我扶着桌子站起来,快步走到窗边,从二楼的窗户,小心翼翼地,朝楼下的店门口望去。

我没有看到林太太或陈太太。

我看到的,是一个和我年纪相仿的少年。

他穿着长荣中学的夏季制服,身形清瘦,皮肤很白,留着当时很流行的、有点长的瀏海。他没有进店,只是站在我们家店门口对街的骑楼下,隔着一条马路,远远地,望着我们家那块写着「许家浮水鱼羹」的陈旧招牌。

他的右手,还缠着一层薄薄的绷带。

那个梦想是画漫画,却被我亲手毁掉了那隻拿画笔的手的少年。

我的呼吸,瞬间凝固了。血液像被抽乾一样,手脚一片冰冷。

「他……他怎么会来这里?」我的声音乾涩得像砂纸。

「我不知道……他刚刚就一直站在那里,看了快十分鐘了。」湘芸的声音里也满是慌张,「妈问他要不要进来吃碗鱼羹,他也不说话,就只是看着……哥,怎么办?」

我只知道,我不能再躲在楼上了。

我深吸一口气,对湘芸说:「扶我下去。」

「哥!你下去做什么?爸妈都在楼下……」

「这是我的事,」我打断她,语气里带着一种不容置疑的坚决,「我不能再让他们替我挡在前面了。」

我穿上那副冰冷的黑色铁衣,每一个卡扣的声音,都像一声沉闷的鐘响,敲在我的心上。我拄起那根沉重的四脚拐,在湘芸的搀扶下,一步一步,艰难地,走下那道彷彿没有尽头的楼梯。

我的左脚,依然有些不听使唤。每下一个台阶,都需要先用右脚试探、承重,再将左脚拖下。铁衣的边缘,不断摩擦着我的皮肤,带来一阵阵火辣辣的刺痛。

这段楼梯,我走了整整两分鐘。

这两分鐘里,我的脑海一片空白。没有恐惧,没有盘算,只剩下一个念头:『去面对他。』

当我终于出现在一楼店里时,我感觉所有的光线和声音,都瞬间从我身上褪去。

爸爸和妈妈看到我下来,脸上都露出了惊慌的神情。妈妈想上前扶我,爸爸则是用眼神示意我赶快回楼上去。

我的目光,穿过他们,穿过那些油腻的桌椅,牢牢地,锁定在那个站在门外的身影上。

彷彿是感应到了我的注视,林伟廷动了。

他不再只是远远地看着。他迈开脚步,无视穿梭的机车,径直地,穿过了马路,一步一步,朝着我们家的店门口,走了过来。

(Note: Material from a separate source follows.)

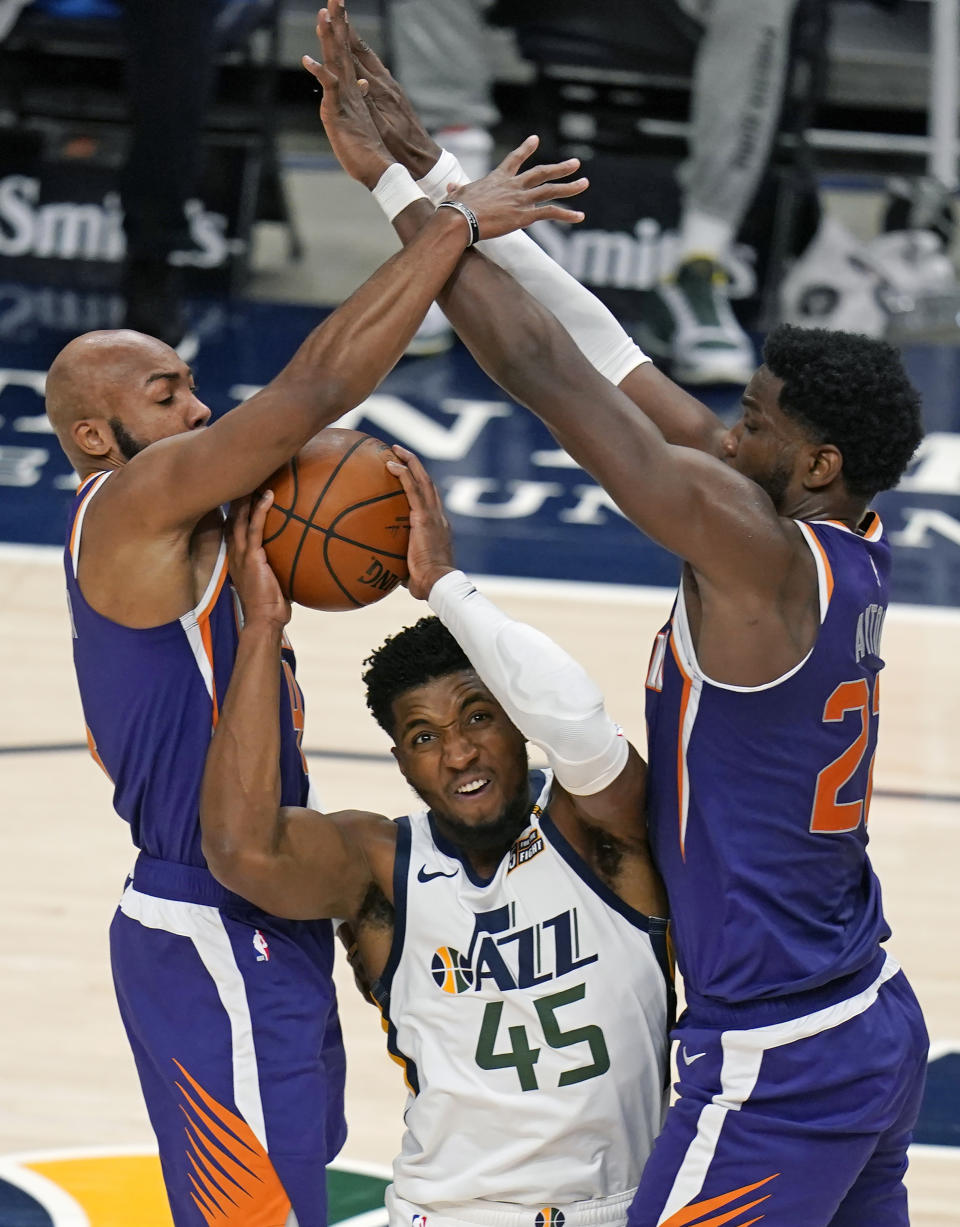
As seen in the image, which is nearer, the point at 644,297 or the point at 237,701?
the point at 237,701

他将那午后刺眼的阳光,一併带了进来,也将一股属于另一个世界的、格格不入的气息,带进了我们家这间狭小又有些陈旧的店铺里。

他就站在距离我不到五公尺的地方。

我能闻到他身上那股乾净的、像是刚用过洗衣粉的清新气味,那气味,与我们店里这股浓厚的、充满生活与劳碌的鱼羹味,形成了强烈的对比。

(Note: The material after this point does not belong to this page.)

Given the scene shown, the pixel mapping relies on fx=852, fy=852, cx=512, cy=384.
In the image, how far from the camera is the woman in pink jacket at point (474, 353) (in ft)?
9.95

「……少年仔,你……你是不是要找人?」妈妈鼓起勇气,小心翼翼地开口。

林伟廷没有回答。他的目光,像一把精准的手术刀,越过我的父母,将我从头到脚,剖析得体无完肤。从我那副滑稽的铁衣,到我手中那根代表着残疾的四脚拐。

那是一种极其轻蔑的、嘴角微微上扬的冷笑。

「喔?」他说,声音不大,却像砂砾一样粗糙,在店里每一个角落里磨过,「原来就是你啊。」

我的大脑一片空白。所有的道歉,所有的愧疚,在这一刻,都像被堵在了喉咙里,一个字也吐不出来。

「看你这样,」他环顾了一下我们家这间墙壁上还留着油渍、桌脚甚至有些不平的店面,目光最后停在我身上那副看起来很昂贵的铁衣上,「伤得也不轻嘛。怎么?你爸妈很有钱?还能让你穿这么好的装备?」

「你这囝仔,话是怎么说的!」爸爸的脸色瞬间涨红,他下意识地想上前,却被妈妈一把拉住。妈妈对他摇了摇头,眼神里满是哀求。

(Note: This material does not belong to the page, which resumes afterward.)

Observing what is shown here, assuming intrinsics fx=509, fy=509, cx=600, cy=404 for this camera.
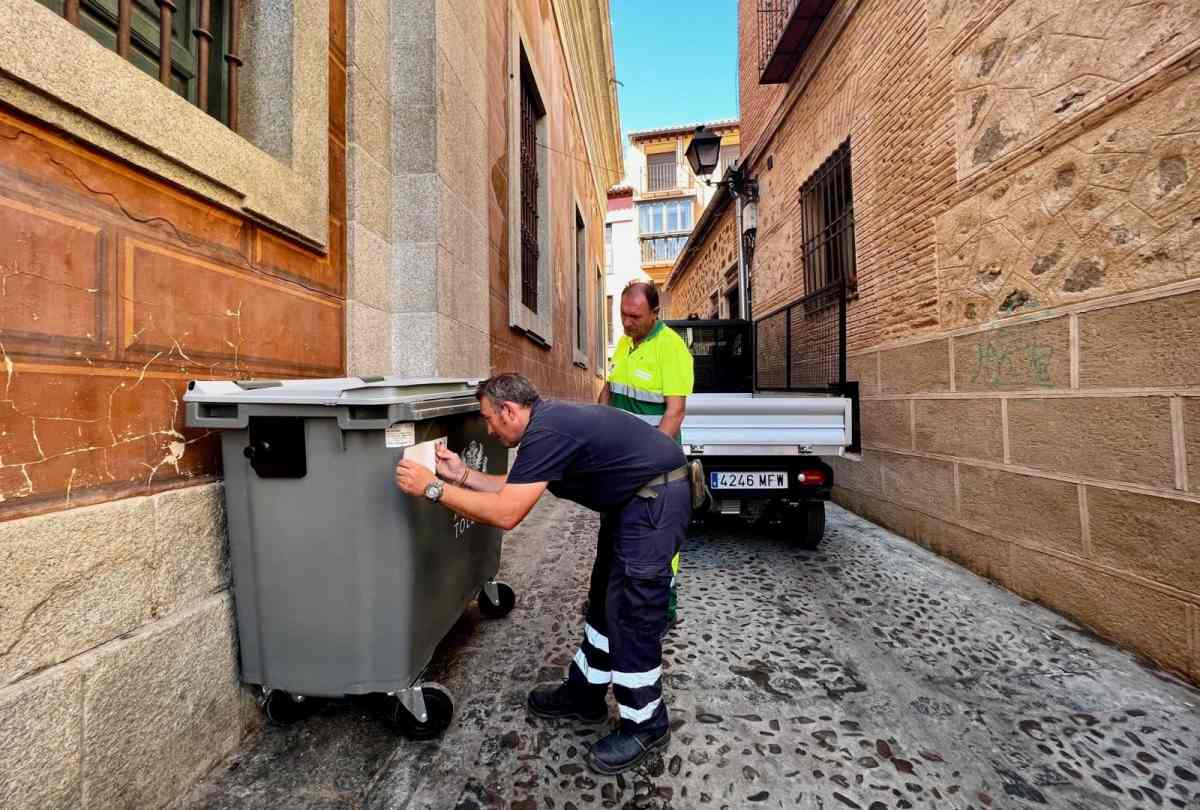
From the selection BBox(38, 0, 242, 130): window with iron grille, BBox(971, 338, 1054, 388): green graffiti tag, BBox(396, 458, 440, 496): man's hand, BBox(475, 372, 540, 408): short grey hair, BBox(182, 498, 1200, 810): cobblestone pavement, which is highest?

「我们……」我终于找回了自己的声音,那声音沙哑得不像我自己的,「对不起。」

「对不起?」林伟廷又笑了,那笑声里充满了讽刺,「这句话,我妈说,她在调解会上已经听你爸说了八百遍了。你知不知道,『对不起』是这个世界上最廉价的东西?」

他举起他那隻缠着薄薄一层绷带的右手,在我面前,缓缓地晃了晃。为了让我看得更清楚,他甚至试图用那隻手,去拿起旁边桌上的一双筷子。

他的手指,在即将碰到筷子的时候,便开始不受控制地、轻微地颤抖起来。他只是勉强地,用指尖,将那双筷子,碰倒在桌上,发出「叩」的一声轻响。

那声响很轻,却像一记重锤,狠狠地,敲在我的心脏上。

「医生说,我的手腕,以后可能再也没办法承受长时间、高强度的精细动作了。」他的语气很平静,平静得像在陈述一件与他无关的事实,「我本来,今年暑假要去参加全国学生美术比赛,高中组的『漫画类』。你知道画漫画,需要什么吗?需要用g笔,画出比头发还要细的、流畅的线条。需要连续好几个小时,重复同一个动作,去贴网点纸。」

他看着自己那隻微微颤抖的手,喃喃自语:「我本来,想靠那个比赛的奖项,去申请日本的京都精华大学,那是很多学漫画的人,梦寐以求的学校。我本来,已经准备好了。」

他把这两个字,咬得特别重。

我感觉到,「黏黏」在我体内疯狂地窜动起来,一股冰凉中带着暴戾的意念,从我心底升起,它似乎……想衝出去,想替我反击,想去「修好」那隻手。

『不准动!』我在心里,用尽全身的力气,对它下达了死命令。

「我今天来,不是来听你道歉的。」林伟廷的目光,重新聚焦在我脸上,「我只是……很好奇。我很好奇,一个可以毫不在乎地毁掉别人梦想的人,到底长什么样子,过着什么样的生活。」